For this inquiry, the United States puts forward the identical argument as the previous one. They find no legal requirement to pursue state remedies because the issue at hand is a federal one. Furthermore, the United States notes that under federal law, any suit filed in state court pursuant to § 7609 would almost automatically be removed to federal district court.
Once again, the Court agrees with the United States. It would be impractical for the United States to exhaust all state judiciary remedies when the matter falls within the jurisdiction of the federal district court.
As a matter of law, and for the reasons set forth above, Petitioner's John Doe Summons request is GRANTED.
IT IS SO ORDERED.
Dated: December 15, 2011
MORRISON C. ENGLAND, JR.
UNITED STATES DISTRICT JUDGE
For the purposes of this Order, the Court presumes Petitioner's familiarity with the facts and background of this matter as set forth in its previous order.

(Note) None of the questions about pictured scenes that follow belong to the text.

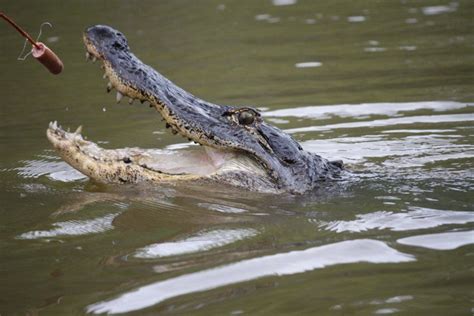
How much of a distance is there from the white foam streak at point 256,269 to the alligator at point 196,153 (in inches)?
56.3

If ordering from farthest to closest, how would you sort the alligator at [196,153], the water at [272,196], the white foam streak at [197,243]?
the alligator at [196,153], the white foam streak at [197,243], the water at [272,196]

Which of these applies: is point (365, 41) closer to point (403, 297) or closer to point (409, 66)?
point (409, 66)

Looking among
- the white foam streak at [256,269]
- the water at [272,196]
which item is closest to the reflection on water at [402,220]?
the water at [272,196]

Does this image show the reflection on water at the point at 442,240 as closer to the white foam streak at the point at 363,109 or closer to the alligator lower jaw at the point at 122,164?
the alligator lower jaw at the point at 122,164

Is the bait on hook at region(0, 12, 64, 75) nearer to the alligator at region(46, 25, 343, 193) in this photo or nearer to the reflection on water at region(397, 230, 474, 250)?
the alligator at region(46, 25, 343, 193)

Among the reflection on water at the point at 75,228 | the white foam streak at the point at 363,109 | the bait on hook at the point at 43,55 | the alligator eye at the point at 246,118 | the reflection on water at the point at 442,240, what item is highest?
the bait on hook at the point at 43,55

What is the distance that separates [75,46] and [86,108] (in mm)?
3501

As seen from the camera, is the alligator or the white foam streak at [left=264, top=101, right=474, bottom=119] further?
the white foam streak at [left=264, top=101, right=474, bottom=119]

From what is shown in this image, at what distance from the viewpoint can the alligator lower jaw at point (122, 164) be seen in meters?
6.73

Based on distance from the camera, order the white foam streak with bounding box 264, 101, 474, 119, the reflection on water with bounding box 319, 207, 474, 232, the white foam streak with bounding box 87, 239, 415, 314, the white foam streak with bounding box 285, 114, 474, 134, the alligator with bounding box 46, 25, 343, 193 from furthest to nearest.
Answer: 1. the white foam streak with bounding box 264, 101, 474, 119
2. the white foam streak with bounding box 285, 114, 474, 134
3. the alligator with bounding box 46, 25, 343, 193
4. the reflection on water with bounding box 319, 207, 474, 232
5. the white foam streak with bounding box 87, 239, 415, 314

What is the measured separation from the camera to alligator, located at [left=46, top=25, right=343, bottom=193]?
6477 mm

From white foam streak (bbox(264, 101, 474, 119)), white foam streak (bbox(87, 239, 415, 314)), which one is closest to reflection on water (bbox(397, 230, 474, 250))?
white foam streak (bbox(87, 239, 415, 314))

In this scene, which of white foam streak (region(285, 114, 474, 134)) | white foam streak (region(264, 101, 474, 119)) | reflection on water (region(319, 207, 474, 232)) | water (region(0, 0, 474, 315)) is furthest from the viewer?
white foam streak (region(264, 101, 474, 119))

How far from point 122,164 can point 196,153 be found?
1.87ft
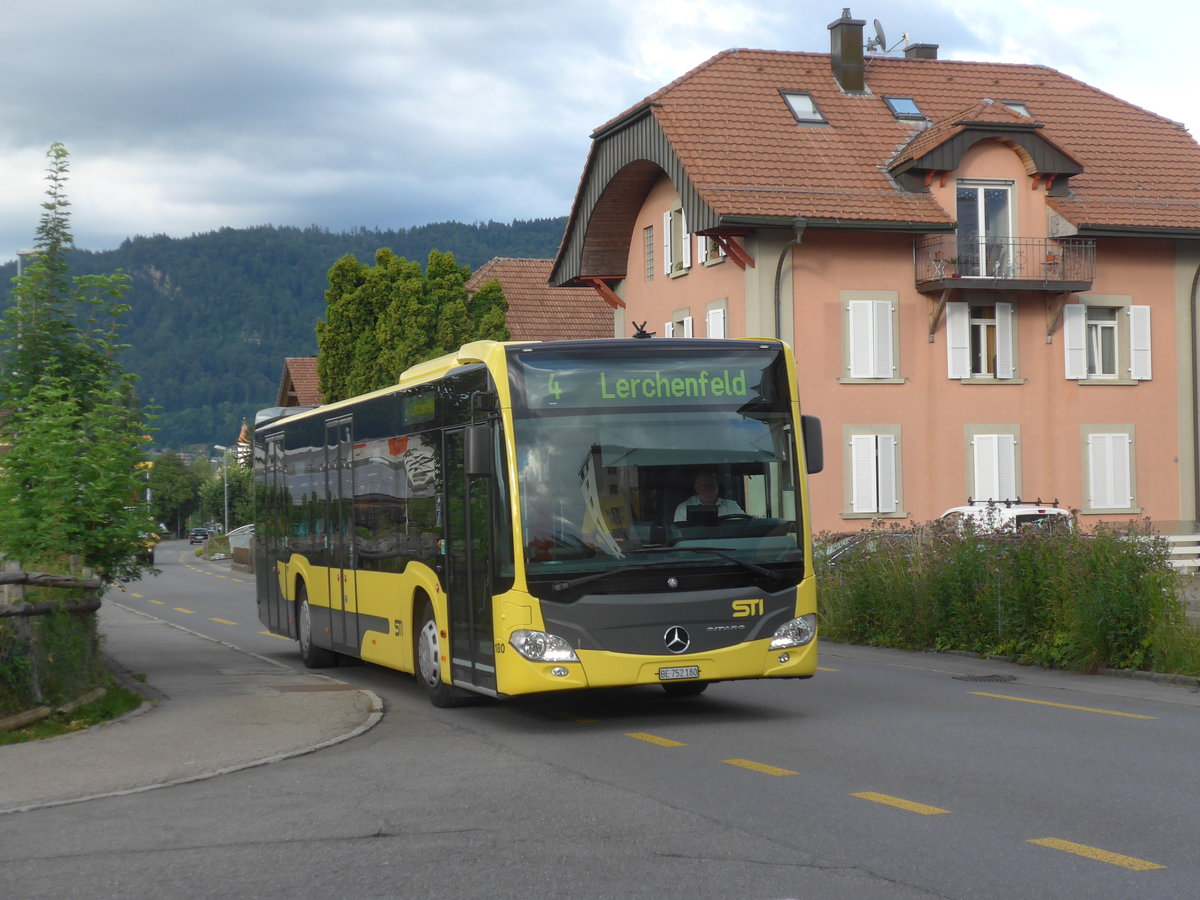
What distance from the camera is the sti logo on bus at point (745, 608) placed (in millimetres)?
12320

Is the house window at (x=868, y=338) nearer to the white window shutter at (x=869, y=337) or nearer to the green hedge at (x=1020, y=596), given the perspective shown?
the white window shutter at (x=869, y=337)

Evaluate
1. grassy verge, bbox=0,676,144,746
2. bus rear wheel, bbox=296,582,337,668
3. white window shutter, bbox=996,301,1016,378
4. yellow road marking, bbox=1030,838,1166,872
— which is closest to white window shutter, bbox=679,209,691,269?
white window shutter, bbox=996,301,1016,378

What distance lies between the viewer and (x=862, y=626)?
22.0 meters

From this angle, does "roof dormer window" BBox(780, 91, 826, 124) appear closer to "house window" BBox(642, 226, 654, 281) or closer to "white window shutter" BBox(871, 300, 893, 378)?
"white window shutter" BBox(871, 300, 893, 378)

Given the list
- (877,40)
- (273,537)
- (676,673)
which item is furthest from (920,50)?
(676,673)

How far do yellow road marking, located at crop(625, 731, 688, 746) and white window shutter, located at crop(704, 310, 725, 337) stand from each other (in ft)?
81.2

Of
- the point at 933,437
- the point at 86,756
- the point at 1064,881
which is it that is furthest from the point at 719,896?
the point at 933,437

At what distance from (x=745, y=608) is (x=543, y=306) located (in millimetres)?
47633

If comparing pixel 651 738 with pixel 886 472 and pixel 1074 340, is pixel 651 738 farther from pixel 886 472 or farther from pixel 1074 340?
pixel 1074 340

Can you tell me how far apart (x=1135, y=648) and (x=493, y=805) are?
9507mm

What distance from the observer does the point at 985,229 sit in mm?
37125

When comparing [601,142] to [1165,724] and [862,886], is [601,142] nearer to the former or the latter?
[1165,724]

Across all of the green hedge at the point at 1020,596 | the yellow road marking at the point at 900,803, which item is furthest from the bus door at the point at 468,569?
the green hedge at the point at 1020,596

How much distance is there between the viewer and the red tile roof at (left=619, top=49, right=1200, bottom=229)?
35.1 meters
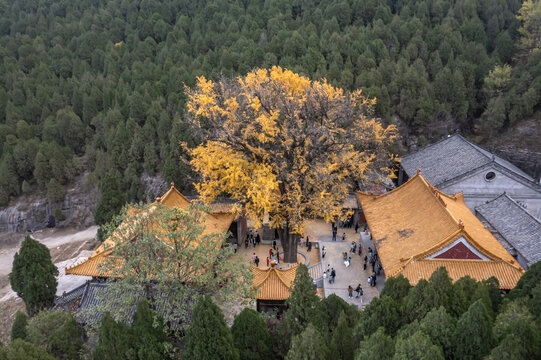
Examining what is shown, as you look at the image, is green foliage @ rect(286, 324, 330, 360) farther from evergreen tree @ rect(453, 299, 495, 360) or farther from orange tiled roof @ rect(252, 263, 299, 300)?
orange tiled roof @ rect(252, 263, 299, 300)

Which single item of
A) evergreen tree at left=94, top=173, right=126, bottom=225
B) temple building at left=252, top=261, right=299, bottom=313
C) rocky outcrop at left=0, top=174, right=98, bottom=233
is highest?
temple building at left=252, top=261, right=299, bottom=313

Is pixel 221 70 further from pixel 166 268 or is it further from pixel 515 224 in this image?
pixel 166 268

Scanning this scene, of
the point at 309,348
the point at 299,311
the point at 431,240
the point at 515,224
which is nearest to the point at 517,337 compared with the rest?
the point at 309,348

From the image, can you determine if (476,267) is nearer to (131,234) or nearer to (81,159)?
(131,234)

IRS Form 709, the “Gift (and Generation-Skipping Transfer) Tax Return, is used to report transfers subject to certain gift and generation-skipping tax requirements.
However, states are granted authority to assert requests of privilege under Federal Rule of Evidence 501 when asked to produce certain state records. In re Hampers, 651 F.2d 19, 21–23 (1st Cir. 1981)(holding qualified privilege for state revenue commissioner). In the instant case, no claim of privilege has been raised by the state.